Problem details:
Present only the lines of the records that start with the line containing "From the camera, how far away" and run through the line containing "0.69 metres" as a numbered list, omitting any blank lines.
:: Supplied records ::
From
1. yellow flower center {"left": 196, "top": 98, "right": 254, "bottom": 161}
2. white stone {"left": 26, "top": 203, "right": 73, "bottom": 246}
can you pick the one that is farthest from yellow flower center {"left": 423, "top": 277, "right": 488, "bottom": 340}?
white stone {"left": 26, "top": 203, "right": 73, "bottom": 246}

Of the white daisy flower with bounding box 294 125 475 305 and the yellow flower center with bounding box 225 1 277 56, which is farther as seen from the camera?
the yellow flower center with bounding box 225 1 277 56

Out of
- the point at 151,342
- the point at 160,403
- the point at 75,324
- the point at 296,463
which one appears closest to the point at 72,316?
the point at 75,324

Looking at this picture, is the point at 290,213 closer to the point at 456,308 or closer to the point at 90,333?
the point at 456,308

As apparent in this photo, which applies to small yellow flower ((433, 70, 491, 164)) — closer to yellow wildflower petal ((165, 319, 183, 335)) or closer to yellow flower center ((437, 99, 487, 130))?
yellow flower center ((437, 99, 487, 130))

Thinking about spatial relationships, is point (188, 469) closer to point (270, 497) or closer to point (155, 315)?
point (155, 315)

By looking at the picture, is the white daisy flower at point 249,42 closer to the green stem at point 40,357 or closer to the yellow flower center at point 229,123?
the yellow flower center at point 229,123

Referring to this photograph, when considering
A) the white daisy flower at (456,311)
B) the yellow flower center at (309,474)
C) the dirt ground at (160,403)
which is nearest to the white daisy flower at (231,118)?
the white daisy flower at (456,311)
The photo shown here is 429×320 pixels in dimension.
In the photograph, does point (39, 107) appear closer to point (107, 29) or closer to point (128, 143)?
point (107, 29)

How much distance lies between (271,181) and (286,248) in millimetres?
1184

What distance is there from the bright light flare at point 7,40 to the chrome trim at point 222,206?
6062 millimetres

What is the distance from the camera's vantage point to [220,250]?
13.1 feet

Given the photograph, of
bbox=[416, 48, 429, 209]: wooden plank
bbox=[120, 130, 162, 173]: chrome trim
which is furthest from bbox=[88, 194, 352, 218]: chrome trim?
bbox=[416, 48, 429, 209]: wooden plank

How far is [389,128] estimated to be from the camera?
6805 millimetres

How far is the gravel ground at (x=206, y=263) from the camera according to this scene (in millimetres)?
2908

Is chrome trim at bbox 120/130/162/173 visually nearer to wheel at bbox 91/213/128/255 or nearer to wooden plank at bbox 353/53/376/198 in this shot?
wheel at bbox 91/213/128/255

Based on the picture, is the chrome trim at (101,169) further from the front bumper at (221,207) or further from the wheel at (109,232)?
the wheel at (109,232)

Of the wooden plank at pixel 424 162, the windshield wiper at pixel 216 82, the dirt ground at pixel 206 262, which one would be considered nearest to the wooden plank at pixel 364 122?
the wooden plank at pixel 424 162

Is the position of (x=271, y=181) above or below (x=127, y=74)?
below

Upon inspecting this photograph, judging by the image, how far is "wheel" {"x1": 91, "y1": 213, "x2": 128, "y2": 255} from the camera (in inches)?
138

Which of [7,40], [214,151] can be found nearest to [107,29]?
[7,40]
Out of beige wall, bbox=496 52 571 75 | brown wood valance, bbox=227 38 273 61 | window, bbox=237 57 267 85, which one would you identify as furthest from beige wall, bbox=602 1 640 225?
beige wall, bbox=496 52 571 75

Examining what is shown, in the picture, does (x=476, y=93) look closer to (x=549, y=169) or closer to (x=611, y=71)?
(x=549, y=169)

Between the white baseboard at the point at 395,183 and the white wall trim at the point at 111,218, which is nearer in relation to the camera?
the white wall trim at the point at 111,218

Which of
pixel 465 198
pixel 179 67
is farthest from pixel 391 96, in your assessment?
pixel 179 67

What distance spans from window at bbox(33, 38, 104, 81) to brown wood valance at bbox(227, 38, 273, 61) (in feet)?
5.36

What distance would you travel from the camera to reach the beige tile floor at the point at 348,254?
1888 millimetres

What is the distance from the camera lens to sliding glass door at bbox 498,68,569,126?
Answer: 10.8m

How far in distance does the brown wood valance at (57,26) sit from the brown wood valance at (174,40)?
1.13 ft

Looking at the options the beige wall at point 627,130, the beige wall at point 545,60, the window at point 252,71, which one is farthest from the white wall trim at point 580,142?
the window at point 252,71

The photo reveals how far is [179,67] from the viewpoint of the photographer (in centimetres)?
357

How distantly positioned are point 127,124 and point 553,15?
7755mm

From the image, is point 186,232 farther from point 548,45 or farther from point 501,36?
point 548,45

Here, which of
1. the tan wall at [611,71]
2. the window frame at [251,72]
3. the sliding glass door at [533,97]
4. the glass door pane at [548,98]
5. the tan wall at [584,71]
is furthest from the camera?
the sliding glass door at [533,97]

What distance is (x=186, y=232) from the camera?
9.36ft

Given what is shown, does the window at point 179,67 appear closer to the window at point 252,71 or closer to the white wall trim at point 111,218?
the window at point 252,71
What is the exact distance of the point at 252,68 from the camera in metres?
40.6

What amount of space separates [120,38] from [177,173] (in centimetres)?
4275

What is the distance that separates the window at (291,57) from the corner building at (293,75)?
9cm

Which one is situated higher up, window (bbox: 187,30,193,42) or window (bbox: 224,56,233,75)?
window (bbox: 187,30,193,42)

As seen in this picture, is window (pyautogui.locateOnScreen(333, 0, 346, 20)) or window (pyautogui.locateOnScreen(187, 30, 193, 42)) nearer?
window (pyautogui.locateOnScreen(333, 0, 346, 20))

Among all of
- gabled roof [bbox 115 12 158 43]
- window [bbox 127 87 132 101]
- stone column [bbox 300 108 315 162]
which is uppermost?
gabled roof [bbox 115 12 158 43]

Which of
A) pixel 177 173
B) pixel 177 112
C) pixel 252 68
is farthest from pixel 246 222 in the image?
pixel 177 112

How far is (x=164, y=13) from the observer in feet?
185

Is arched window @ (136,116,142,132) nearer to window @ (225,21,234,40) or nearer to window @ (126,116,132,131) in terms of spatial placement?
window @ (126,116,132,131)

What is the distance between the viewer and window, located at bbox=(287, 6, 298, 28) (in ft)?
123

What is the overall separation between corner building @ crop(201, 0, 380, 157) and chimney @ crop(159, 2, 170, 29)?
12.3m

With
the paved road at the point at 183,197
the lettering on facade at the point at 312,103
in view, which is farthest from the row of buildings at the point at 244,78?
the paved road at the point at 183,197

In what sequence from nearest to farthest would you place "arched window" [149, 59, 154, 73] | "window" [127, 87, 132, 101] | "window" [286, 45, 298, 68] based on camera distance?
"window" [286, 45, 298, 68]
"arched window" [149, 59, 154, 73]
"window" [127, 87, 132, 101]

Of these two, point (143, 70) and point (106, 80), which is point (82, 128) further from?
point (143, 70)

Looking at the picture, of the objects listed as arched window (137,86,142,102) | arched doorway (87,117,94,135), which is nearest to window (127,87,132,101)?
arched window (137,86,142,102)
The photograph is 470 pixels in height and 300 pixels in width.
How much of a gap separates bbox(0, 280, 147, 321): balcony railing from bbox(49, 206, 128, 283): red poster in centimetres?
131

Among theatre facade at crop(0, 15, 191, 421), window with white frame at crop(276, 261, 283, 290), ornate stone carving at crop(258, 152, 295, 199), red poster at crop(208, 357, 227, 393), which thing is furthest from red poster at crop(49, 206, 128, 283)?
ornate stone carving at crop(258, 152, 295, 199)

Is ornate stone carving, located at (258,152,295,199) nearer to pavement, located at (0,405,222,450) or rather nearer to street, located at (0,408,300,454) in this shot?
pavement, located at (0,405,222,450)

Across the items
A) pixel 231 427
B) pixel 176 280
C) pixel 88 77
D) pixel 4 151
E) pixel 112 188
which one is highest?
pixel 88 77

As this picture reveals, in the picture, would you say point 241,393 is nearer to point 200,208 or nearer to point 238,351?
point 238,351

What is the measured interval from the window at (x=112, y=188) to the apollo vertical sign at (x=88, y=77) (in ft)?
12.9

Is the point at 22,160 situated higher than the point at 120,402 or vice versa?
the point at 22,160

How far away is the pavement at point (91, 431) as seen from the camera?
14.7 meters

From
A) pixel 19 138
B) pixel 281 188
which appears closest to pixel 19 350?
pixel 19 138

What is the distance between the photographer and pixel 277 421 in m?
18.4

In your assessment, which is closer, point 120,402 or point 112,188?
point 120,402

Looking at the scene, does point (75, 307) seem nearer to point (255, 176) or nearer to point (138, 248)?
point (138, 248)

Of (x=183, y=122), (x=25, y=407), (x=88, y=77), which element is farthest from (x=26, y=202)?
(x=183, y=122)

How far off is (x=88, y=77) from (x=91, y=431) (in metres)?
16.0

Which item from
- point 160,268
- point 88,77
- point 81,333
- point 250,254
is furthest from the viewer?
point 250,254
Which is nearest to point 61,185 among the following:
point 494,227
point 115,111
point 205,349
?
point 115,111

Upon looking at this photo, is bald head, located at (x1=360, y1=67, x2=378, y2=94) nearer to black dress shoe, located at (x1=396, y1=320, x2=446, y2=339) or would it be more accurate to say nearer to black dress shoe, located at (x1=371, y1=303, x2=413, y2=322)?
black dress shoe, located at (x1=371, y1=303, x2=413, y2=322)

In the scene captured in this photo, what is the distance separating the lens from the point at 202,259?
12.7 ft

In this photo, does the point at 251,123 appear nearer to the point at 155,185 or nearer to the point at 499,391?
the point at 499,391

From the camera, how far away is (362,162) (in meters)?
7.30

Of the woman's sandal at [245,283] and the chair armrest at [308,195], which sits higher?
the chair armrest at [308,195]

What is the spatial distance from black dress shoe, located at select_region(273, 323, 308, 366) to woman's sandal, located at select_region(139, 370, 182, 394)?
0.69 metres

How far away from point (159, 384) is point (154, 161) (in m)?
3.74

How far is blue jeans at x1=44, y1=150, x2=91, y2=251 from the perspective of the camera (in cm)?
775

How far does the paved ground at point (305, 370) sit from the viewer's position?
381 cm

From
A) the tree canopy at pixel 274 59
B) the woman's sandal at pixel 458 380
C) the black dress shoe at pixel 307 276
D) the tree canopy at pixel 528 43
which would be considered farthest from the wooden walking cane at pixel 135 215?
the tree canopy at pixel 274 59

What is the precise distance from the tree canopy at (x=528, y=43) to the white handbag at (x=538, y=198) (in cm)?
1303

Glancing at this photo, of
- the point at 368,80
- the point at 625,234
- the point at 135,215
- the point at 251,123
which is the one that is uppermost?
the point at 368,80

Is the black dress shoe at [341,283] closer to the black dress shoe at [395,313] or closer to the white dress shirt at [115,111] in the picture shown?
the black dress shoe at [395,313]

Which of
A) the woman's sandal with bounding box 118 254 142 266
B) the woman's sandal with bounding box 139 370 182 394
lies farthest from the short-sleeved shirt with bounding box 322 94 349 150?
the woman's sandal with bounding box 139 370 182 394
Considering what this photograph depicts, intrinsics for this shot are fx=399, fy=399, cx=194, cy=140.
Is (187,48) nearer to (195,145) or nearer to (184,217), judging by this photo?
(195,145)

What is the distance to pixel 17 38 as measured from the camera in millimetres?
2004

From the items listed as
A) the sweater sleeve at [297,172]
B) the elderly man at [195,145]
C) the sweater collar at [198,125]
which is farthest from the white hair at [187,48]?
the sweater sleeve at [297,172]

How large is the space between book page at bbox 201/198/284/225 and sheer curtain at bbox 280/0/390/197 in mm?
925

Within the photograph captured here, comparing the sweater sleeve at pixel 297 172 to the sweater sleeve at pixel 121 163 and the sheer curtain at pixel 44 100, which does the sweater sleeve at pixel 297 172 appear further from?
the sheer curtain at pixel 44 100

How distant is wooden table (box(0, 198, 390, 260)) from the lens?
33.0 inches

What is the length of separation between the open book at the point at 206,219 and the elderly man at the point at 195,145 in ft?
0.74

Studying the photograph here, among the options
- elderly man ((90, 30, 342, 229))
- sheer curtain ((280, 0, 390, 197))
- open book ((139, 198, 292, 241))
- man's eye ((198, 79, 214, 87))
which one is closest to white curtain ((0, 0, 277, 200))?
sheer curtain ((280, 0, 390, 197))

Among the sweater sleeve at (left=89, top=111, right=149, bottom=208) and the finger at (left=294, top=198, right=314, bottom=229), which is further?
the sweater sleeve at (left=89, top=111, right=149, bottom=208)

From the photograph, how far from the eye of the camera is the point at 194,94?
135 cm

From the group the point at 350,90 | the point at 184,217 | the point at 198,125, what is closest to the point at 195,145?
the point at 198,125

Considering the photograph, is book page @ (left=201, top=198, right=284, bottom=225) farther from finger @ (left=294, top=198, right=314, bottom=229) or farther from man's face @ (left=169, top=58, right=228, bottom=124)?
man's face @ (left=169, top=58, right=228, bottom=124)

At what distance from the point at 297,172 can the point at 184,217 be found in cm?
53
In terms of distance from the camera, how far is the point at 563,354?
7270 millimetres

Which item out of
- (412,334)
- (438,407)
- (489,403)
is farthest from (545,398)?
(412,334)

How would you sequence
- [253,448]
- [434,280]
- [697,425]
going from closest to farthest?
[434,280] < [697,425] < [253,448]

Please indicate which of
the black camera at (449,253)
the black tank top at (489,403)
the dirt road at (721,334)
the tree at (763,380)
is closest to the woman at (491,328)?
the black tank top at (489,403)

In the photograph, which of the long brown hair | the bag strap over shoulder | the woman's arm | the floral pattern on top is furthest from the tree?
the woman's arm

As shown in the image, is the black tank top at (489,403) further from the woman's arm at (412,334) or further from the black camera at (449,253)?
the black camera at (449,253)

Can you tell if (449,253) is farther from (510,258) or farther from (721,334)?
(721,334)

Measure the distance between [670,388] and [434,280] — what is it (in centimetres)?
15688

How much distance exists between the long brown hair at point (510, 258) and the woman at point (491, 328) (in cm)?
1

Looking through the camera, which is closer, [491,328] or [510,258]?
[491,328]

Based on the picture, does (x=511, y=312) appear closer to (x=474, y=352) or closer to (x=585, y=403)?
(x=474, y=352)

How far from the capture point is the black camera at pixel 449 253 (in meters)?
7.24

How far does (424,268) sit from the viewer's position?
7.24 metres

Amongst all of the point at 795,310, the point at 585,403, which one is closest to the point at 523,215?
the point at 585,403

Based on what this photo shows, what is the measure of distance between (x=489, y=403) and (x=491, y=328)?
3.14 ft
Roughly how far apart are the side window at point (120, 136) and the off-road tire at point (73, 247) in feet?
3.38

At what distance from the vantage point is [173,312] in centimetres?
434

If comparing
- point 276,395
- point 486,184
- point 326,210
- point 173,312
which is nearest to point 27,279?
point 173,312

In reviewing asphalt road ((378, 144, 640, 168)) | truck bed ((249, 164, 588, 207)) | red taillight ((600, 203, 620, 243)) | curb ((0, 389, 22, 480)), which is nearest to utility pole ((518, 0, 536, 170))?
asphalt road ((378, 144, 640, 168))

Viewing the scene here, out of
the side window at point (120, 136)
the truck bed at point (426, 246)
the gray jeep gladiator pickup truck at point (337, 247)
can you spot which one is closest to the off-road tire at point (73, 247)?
:::
Exercise answer:
1. From the camera, how far away is (362,162) (in meters)?
2. 7.30
3. Of the woman's sandal at [245,283] and the chair armrest at [308,195], which sits higher?
4. the chair armrest at [308,195]
5. What is the spatial distance from black dress shoe, located at select_region(273, 323, 308, 366) to woman's sandal, located at select_region(139, 370, 182, 394)?
6. 0.69 metres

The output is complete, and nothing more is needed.